Just before the summit, Wong sent an email comparing the performance of bcache, dm-cache, and EnhanceIO to several mailing lists (dm-devel, linux-bcache, linux-kernel). He made a kernel that had each enabled and ran some tests. He found that EnhanceIO was the slowest, bcache had four to six times better performance, and dm-cache had better performance by a factor of 15, except when it didn't. All were compared to the same test being run on a regular hard disk, and sometimes, for reasons unknown, dm-cache performed more or less the same as the disk. He did note that some tests would cause the inode tables created by mkfs to be cached, which is not a particularly efficient use of the cache.

Snitzer is trying to reproduce Wong's results, he said, but currently is getting poor results for both bcache and dm-cache.
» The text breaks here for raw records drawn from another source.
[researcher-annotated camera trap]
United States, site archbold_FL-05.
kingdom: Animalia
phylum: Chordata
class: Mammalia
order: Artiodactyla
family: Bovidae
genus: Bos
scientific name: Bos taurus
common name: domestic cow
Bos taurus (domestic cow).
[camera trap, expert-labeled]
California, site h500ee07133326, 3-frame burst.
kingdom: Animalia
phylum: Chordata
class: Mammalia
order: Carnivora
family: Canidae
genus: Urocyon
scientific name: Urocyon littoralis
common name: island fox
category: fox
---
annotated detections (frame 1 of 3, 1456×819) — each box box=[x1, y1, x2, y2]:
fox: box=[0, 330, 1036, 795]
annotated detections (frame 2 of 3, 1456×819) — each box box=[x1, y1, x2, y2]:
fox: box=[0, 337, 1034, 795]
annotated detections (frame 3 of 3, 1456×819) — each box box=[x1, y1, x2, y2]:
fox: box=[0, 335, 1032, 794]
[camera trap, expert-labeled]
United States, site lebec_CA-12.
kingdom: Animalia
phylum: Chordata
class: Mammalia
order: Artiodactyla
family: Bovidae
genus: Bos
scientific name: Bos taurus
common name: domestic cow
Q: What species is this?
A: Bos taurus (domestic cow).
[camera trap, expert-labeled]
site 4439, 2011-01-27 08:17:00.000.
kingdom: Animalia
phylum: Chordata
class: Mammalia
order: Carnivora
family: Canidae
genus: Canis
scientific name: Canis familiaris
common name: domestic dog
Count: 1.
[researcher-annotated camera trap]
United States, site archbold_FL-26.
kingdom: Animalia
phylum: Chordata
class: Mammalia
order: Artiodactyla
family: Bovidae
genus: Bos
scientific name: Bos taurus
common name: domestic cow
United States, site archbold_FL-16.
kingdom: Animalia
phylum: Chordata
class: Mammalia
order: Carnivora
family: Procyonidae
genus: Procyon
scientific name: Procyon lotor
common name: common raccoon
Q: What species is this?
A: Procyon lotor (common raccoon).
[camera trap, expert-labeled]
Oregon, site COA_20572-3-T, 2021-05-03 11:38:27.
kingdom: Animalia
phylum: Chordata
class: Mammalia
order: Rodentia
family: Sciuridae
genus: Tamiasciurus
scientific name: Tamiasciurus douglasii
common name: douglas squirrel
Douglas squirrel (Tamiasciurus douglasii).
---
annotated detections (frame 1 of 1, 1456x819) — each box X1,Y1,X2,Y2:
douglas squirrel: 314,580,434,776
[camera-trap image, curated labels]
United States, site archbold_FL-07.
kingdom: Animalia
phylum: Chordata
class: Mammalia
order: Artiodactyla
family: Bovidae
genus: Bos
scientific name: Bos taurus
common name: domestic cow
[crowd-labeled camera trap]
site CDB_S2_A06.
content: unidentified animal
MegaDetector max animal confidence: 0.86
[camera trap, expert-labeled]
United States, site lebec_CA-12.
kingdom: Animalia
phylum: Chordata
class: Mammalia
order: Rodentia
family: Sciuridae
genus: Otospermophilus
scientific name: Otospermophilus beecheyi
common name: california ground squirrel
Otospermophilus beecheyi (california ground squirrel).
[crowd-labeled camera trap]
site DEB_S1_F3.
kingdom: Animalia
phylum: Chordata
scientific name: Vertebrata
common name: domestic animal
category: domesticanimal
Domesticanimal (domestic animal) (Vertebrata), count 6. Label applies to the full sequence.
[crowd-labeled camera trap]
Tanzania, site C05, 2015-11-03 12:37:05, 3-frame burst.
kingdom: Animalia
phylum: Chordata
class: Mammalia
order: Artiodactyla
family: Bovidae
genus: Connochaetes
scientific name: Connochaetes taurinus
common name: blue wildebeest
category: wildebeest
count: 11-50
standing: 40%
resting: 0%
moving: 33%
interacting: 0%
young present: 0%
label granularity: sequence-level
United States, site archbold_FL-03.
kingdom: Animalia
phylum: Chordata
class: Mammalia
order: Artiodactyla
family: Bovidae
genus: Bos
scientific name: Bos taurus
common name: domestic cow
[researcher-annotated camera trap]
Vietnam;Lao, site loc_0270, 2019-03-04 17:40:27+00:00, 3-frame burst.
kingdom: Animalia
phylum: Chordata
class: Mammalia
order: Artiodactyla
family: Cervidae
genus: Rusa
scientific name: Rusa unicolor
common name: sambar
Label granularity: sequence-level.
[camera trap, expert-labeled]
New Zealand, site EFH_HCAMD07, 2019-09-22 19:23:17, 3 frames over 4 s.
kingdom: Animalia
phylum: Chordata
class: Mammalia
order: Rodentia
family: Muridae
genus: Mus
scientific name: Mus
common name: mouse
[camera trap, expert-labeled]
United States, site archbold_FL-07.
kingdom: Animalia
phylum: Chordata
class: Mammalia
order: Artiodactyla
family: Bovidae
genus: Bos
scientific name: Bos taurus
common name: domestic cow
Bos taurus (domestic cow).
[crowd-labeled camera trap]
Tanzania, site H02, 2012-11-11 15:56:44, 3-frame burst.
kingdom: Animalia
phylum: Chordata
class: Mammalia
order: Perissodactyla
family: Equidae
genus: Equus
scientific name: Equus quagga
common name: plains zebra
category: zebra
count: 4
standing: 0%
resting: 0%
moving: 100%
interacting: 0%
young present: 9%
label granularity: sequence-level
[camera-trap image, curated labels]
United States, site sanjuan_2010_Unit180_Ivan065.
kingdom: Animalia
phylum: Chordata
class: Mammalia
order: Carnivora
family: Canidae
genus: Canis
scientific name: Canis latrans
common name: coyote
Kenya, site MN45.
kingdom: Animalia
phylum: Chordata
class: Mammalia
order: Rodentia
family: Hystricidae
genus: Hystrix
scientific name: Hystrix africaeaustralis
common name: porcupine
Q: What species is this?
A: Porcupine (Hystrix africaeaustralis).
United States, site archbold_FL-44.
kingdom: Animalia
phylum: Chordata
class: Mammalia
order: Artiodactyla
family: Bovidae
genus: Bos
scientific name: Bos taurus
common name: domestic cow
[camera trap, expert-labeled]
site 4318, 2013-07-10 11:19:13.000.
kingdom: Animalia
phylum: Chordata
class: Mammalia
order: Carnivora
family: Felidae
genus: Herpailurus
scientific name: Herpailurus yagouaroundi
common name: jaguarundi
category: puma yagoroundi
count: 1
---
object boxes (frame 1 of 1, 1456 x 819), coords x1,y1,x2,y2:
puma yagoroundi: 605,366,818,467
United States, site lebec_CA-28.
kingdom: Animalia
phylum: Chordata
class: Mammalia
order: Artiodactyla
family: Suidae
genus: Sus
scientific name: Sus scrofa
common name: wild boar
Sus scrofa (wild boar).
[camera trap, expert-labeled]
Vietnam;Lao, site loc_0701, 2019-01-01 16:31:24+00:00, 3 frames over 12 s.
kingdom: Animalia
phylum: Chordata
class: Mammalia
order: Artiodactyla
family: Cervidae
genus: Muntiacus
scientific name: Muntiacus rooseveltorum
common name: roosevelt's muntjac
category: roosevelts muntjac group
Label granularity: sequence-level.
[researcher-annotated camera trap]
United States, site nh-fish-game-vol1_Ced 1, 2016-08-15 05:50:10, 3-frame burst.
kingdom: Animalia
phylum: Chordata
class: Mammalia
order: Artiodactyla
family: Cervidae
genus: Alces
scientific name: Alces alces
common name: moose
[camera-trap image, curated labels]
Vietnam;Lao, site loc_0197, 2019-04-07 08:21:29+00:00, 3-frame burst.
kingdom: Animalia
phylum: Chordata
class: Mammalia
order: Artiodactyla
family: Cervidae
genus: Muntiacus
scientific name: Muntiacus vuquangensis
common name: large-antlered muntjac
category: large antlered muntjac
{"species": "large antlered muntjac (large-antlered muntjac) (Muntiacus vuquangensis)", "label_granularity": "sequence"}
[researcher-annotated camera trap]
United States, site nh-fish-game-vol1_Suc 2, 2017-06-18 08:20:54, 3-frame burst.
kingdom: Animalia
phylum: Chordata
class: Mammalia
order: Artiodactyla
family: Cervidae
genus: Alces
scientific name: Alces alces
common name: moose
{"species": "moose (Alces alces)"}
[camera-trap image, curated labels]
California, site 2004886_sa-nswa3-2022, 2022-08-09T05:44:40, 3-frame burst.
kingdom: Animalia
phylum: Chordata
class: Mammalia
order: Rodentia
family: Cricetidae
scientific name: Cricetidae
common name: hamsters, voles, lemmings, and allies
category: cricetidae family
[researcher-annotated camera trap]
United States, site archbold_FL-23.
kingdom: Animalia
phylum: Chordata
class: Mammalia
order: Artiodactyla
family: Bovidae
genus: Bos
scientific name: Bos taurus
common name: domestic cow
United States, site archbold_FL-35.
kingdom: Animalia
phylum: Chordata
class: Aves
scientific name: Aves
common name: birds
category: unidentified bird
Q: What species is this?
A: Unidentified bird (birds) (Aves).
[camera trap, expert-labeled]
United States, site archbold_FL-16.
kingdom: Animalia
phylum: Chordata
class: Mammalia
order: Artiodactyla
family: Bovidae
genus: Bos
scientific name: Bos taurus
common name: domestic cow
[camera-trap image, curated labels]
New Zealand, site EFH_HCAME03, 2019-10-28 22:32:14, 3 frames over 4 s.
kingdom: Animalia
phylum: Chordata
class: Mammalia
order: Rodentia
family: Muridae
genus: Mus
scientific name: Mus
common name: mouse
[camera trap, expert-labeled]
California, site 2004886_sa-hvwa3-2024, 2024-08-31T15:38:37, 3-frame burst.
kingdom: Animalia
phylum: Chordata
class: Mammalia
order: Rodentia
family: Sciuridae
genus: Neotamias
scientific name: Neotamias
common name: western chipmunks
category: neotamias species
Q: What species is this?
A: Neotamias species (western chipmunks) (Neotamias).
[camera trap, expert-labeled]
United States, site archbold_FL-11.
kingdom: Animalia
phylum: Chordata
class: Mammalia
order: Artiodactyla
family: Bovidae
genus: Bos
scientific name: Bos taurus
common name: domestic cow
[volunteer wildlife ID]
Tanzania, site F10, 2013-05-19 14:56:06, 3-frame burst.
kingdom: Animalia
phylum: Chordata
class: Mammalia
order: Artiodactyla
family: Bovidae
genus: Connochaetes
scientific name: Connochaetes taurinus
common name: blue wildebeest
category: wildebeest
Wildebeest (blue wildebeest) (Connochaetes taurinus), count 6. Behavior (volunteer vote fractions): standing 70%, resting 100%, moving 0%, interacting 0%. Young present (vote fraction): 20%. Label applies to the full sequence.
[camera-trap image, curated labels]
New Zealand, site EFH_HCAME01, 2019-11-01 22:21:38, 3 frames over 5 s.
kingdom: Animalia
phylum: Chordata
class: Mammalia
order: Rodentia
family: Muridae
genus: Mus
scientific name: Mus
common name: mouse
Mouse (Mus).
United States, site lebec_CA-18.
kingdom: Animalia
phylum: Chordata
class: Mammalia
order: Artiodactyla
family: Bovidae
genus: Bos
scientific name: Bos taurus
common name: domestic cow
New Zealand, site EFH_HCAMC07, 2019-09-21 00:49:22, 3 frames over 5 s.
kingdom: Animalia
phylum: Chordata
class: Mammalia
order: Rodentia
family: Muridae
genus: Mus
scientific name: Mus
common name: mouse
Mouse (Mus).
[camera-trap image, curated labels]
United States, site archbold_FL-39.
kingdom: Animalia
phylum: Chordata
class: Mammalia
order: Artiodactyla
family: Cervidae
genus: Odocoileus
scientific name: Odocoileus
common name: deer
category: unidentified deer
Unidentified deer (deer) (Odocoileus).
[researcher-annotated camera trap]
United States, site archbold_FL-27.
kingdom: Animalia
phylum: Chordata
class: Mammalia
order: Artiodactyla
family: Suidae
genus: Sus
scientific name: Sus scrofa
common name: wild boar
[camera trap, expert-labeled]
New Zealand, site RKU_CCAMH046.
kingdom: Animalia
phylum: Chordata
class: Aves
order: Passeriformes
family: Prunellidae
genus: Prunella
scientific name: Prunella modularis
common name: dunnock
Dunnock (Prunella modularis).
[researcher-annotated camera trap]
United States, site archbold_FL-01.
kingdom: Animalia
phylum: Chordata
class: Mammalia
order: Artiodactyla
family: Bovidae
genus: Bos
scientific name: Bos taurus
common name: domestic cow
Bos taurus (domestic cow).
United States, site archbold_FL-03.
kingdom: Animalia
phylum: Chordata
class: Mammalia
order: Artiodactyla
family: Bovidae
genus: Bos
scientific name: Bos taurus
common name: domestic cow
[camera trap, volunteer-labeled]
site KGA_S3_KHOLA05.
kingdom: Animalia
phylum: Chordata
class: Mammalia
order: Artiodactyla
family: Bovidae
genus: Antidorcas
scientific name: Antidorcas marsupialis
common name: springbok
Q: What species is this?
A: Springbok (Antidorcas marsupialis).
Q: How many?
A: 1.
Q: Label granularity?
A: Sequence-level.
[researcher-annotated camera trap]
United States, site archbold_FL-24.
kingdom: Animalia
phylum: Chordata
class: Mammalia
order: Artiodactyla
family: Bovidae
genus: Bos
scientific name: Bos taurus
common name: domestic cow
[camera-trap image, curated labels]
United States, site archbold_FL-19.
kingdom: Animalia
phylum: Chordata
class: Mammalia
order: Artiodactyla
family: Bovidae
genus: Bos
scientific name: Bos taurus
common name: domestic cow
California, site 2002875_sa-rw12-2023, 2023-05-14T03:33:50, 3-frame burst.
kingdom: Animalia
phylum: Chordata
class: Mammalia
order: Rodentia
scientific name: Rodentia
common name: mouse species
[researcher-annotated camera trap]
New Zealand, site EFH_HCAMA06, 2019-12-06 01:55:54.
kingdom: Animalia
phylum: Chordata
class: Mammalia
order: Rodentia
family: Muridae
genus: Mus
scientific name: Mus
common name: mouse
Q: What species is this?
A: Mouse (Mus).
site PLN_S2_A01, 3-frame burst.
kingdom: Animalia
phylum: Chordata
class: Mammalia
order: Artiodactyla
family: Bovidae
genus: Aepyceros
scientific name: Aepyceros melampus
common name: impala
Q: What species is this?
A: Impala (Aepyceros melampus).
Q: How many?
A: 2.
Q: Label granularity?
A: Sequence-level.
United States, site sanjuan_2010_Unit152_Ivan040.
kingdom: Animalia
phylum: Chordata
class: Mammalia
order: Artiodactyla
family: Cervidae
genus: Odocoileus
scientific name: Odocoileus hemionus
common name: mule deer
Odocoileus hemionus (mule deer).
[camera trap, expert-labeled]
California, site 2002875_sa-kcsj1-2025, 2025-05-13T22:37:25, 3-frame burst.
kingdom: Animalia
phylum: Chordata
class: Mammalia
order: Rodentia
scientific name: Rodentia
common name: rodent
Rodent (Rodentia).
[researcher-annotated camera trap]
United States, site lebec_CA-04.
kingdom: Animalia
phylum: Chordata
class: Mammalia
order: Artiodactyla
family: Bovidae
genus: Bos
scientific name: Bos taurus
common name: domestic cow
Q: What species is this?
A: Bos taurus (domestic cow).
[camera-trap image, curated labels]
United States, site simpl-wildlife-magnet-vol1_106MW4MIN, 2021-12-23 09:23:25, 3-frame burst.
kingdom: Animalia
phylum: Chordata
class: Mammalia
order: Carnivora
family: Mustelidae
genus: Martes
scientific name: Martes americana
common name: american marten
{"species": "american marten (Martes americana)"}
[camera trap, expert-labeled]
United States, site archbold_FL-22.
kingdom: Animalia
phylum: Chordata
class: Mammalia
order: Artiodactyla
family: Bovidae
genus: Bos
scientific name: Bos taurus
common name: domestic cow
He said that he wants to get with Overstreet to try to figure it out. For his part, Overstreet cautioned against reading too much into synthetic benchmarks. They can be useful, but can also be misleading. Ric Wheeler asked if Snitzer was "seeing real improvements with real workloads"; Snitzer mentioned that switching between Git tags was one example where there was a clear win for dm-cache, but he needs some help in determining more real-world workloads.

An attendee asked about whether the solutions always assumed the presence of a cache device. Snitzer said that dm-cache does make that assumption, but it is something that needs to change. Overstreet said that bcache does not require a cache device at all times. Since bcache is being used in production, it has had the time to hit the corner cases and handle situations where the cache device is unavailable.

Snitzer said that there are still things that need to be done for dm-cache. Originally, it was doing I/O in parallel between the cache and the origin, but ultimately had to fall back to sequential I/O. Also, with NVM devices coming down the pipe, storage hierarchies are likely. Since dm is "all about stacking", dm-cache will fit well into that world, though Overstreet pointed out that bcache can stack as well.

No real conclusions were reached, other than the need to get better "real-world" numbers for performance of both solutions. Figuring out why various testers are getting wildly different results is part of that as well.